Requisitos das tarefas:
[a] Relacione os planos que o texto sobre o FGTS nos contratos de trabalho nulos menciona a respeito do contrato não precedido de concurso público. Para cada plano, indique o que o texto afirma sobre o contrato.
[b] Prossiga a redação do texto sobre o FGTS nos contratos de trabalho nulos a partir do ponto em que ele se encerra.

Documento de origem:
O
contrato de trabalho não precedido de concurso público é nulo (plano da
validade), mas existe (plano da existência), isto é, ingressa no mundo
jurídico, e produz alguns efeitos (plano da eficácia) previstos em lei ou
decorrentes da própria execução do contrato laboral no tempo.
O
Supremo Tribunal Federal (STF), em sessão, concluiu o julgamento
do RE n. 596478 e, por maioria de votos, reconheceu o direito aos depósitos do
Fundo de Garantia do Tempo de Serviço (FGTS) aos trabalhadores cujo contrato de
trabalho com a Administração Pública tenha sido declarado nulo em razão do
desrespeito à exigência de aprovação em concurso público para ingresso nos
empregos públicos. Esse direito foi estabelecido pelo art. 19-A da Lei n.
8.036/1990, com a redação da Medida Provisória n. 2.164-41/2001, segundo o
qual, uma vez mantido o direito ao salário, é devido o FGTS ao trabalhador cujo
contrato seja declarado nulo por força do art. 37, §2º, da Constituição da
República, que estipula a necessidade de concurso público para o preenchimento
de cargos ou empregos públicos.
O
reconhecimento da constitucionalidade do referido dispositivo legal,
considerada a repercussão geral declarada pelo STF em setembro de 2009, tem
efeito vinculante sobre as questões idênticas, tanto no plano horizontal, isto
é, relativamente ao próprio Supremo, como no plano vertical, impedindo a
remessa de recursos que tratem da mesma questão, pelos órgãos da Justiça do
Trabalho. Encerra, portanto, o STF, longa discussão reinante nos órgãos trabalhistas
sobre a possibilidade de outorga de algum efeito ao contrato de trabalho
desprovido do requisito pertinente ao concurso público.
A
própria divergência entre os ministros do STF evidencia a dificuldade de
interpretação da regra constitucional nulificadora do ato de admissão de
servidor público, por falta de observância dos princípios da legalidade e da
impessoalidade que revestem a exigência do certame público. De um lado, contra
a incidência do FGTS, tem-se a ideia de inflexibilidade da cominação de
nulidade, como medida moralizadora e necessária à correção dos desvios
administrativos e para desestimular a prática pertinente à contratação
irregular de servidores. De outro, no
qual se formou a maioria de votos, sem perder de vista a intransigência com a
realização de concurso público para o preenchimento de cargos públicos,
considera-se que o contrato, mesmo nulo, produz efeitos até a data em que for
declarada a nulidade, havendo necessidade da formulação de uma regra de direito
transitório, destinada à regência dessas situações de fato e, ainda, para não
prejudicar os hipossuficientes, isto é, os trabalhadores.

Material coletado:
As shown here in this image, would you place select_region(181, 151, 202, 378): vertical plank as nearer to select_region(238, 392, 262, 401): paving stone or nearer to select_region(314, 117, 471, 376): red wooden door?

Respostas finais:
[a]
- Plano da validade: o contrato é nulo.
- Plano da existência: o contrato existe, isto é, ingressa no mundo jurídico.
- Plano da eficácia: o contrato produz alguns efeitos previstos em lei ou decorrentes da própria execução do contrato laboral no tempo.

[b]
Esse
entendimento, na prática, consagra a aplicação restrita da Teoria Trabalhista
das nulidades, para a qual a nulidade decretada não retroage (efeito “ex
nunc”), de modo que o contrato produz efeitos jurídicos até o momento de sua
decretação, fazendo cessar, apenas, as repercussões jurídicas futuras. Essa
aplicação restrita viabiliza, somente, o reconhecimento dos salários ou da
contraprestação pactuada, e respectivos depósitos do FGTS, como previsto na
Súmula 363 do Tribunal Superior do Trabalho, excluindo a possibilidade de
continuidade da relação de trabalho formada inconstitucionalmente e de
incidência de outras verbas usualmente deferidas ao trabalhador dispensado do
emprego, como a indenização de férias, a gratificação natalina e o aviso
prévio.
É
preciso, no entanto, para boa compreensão do problema pertinente aos contratos
de trabalho nulos por ausência de concurso público, não se esquecer da Teoria
do Fato Jurídico, e estabelecer a distinção entre os planos da existência, da
validade e da eficácia no mundo jurídico: o contrato de trabalho não precedido
de concurso público é nulo, conforme o art. 37, II e §2º, da CF (plano da
validade), mas existe (plano da existência), isto é, ingressa no mundo
jurídico, uma vez que a norma jurídica incide sobre o suporte fático com a
constatação da presença dos elementos configuradores da relação de emprego, e
produz alguns efeitos (plano da eficácia) previstos em lei ou decorrentes da
própria execução do contrato laboral no tempo. Daí a possibilidade de reconhecimento
de algumas verbas ao trabalhador contratado irregularmente.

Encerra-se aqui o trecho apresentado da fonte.